In the text on the Natural History Museum of Utah, what did soldiers from Fort Douglas use the museum's site for in the early 1900s?

[begin Text segment]

An elegantly powerful structure reflects its dramatic natural setting and the mission of the institution housed within.
From the first glimpse of the $103 million Natural History Museum of Utah in Salt Lake City, the metaphor is unambiguous: The 163,000-square-foot building is both literally and figuratively rooted in the landscape. The terraced structure is anchored into its sloping site at the edge of the University of Utah campus, a few miles from downtown, while the folded and subtly canted exterior walls mimic the scrubby hillside rising behind it. But even though the references to its environment are readily recognizable, the museum holds its own as man-made object against the rugged backdrop. It is an interpretation and abstraction of nature rather than a facsimile, explains Todd Schliemann, partner at New York–based Ennead Achitects (formerly Polshek Partnership), which designed the building in association with local firm, GSBS.
The museum, which opened in November, moved from a decaying, Depression-era building in the heart of the campus to its current 17-acre site—one that appears to be the threshold of unspoiled wilderness. But although the land had never been developed for a building, it was not pristine. In the early 1900s, it had been marred when soldiers from nearby Fort Douglas used it as a firing range. More recently, major utility lines were routed through the property, along with a trailhead for a mountain-biking and hiking path.

[end Text segment]
[begin Stored records]

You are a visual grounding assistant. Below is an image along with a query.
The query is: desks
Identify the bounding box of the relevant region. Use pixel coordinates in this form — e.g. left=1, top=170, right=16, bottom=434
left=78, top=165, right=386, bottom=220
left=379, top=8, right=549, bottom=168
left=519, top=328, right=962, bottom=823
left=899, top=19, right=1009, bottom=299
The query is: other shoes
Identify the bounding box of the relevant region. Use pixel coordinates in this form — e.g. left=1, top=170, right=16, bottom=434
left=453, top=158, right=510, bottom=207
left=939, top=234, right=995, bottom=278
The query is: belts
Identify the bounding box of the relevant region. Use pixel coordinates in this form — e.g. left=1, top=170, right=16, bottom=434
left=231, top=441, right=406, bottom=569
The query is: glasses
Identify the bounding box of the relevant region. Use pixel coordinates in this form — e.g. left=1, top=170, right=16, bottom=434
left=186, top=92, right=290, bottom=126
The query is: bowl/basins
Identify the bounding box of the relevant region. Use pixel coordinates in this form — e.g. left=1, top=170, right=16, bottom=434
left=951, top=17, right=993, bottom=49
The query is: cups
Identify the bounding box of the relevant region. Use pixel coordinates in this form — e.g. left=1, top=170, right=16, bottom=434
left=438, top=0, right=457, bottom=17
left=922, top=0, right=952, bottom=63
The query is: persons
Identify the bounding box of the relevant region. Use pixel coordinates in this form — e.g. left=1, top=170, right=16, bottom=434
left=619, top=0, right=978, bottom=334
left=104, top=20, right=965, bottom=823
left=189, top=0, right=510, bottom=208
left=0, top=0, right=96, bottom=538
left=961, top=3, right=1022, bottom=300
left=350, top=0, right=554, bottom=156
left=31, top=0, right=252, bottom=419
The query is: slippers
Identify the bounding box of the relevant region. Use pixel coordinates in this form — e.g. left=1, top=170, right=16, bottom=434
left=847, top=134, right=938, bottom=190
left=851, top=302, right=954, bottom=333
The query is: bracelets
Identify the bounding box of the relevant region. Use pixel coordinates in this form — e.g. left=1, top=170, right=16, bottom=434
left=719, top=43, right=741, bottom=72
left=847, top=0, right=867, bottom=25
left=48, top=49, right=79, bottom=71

[end Stored records]

### Correct response
A firing range.